Ricardo Correa, MD, EsD, FACE, FACP, CMQ, is program director of the endocrinology fellowship at the University of Arizona College of Medicine-Phoenix. Disclosure: Correa reports no relevant financial disclosures.

PAGE BREAK

COUNTER

There is a window of opportunity where the patient has clearly proved that they are medically refractory and would benefit from surgery, but they are not too sick to undergo the surgery.

Masha Livhits

This situation also applies to people with neuroendocrine tumors producing ACTH and causing Cushing’s syndrome. In these cases, there is going to be continued cortisol production, really indefinitely, because we can’t cure the underlying disease. In those cases, it is important to first try treating with medical therapies; ketoconazole and metyrapone are usually the first-line treatments. Bilateral adrenalectomy is considered a somewhat drastic step, and it is not the immediate first step one should take.

That said, when we can’t control the Cushing’s for these patients, their mortality comes from the Cushing’s syndrome, not the underlying tumor in most cases. These people can live for decades with metastatic disease. The morbidity or mortality comes from the Cushing’s syndrome.

The benefit of surgery is it absolutely cures the Cushing’s syndrome because you no longer have the end organ producing the cortisol, and it is a fast resolution of the Cushing’s syndrome. Even as the disease progresses, you still have the Cushing’s under control forever. The major downsides are the risks that come with surgery for these already high-risk patients; however, there have been many advances in surgical techniques to decrease the surgical complications. I do the surgery laparoscopically with a retroperitoneal approach through the back. With this approach, we can remove both adrenal glands at the same time. The whole operation can take about 2 hours. This decreases risks for mortality and morbidity and makes surgery much more feasible. Of course, the downside is the patient no longer has adrenal glands and needs to be put on lifelong steroid therapy.

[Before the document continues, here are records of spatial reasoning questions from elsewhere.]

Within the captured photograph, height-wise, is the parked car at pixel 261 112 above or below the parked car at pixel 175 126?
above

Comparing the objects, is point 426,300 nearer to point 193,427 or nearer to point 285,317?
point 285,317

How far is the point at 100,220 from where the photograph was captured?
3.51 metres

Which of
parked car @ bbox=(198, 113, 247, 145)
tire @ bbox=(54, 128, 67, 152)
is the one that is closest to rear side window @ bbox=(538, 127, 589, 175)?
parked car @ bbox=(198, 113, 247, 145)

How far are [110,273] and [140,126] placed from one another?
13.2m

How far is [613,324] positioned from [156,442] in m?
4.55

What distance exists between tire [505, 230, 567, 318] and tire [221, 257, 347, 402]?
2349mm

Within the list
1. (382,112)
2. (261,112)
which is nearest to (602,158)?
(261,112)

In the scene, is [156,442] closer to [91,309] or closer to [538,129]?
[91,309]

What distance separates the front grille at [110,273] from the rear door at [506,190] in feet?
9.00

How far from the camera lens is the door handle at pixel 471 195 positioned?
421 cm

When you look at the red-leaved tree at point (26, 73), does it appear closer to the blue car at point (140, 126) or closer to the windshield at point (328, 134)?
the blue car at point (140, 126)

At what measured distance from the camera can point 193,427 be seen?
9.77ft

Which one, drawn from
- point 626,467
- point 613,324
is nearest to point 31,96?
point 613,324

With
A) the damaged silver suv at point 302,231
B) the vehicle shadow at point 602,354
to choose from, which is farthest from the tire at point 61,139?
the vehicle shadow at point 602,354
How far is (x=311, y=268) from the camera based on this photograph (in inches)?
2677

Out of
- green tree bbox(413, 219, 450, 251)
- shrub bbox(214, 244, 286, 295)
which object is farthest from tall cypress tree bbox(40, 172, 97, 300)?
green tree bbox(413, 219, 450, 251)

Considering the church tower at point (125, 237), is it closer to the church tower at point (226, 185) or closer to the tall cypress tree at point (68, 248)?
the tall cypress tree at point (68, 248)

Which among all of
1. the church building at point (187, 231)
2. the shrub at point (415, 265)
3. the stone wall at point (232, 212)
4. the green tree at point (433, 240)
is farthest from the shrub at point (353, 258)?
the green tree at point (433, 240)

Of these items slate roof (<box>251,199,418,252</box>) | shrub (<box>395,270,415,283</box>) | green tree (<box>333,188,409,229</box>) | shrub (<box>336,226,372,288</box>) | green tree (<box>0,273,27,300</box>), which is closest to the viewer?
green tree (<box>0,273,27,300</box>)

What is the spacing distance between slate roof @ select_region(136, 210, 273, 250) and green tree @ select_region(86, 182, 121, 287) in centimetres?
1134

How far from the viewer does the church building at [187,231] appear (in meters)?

Timing is key. At our institution, we have monthly endocrine tumor boards where we discuss these cases with our endocrinologists, and that is always the question — what is the right window? If you don’t perform the surgery at the right time, the person becomes too sick from the Cushing’s syndrome. As much as we don’t want to jump to surgery too early, because it is so drastic and you have the downside of adrenal insufficiency, it is equally bad to wait too long. One has to strike that balance.

Masha Livhits, MD, FACS, is assistant professor of surgery in the section of endocrine surgery at UCLA. Disclosure: Livhits reports no relevant financial disclosures.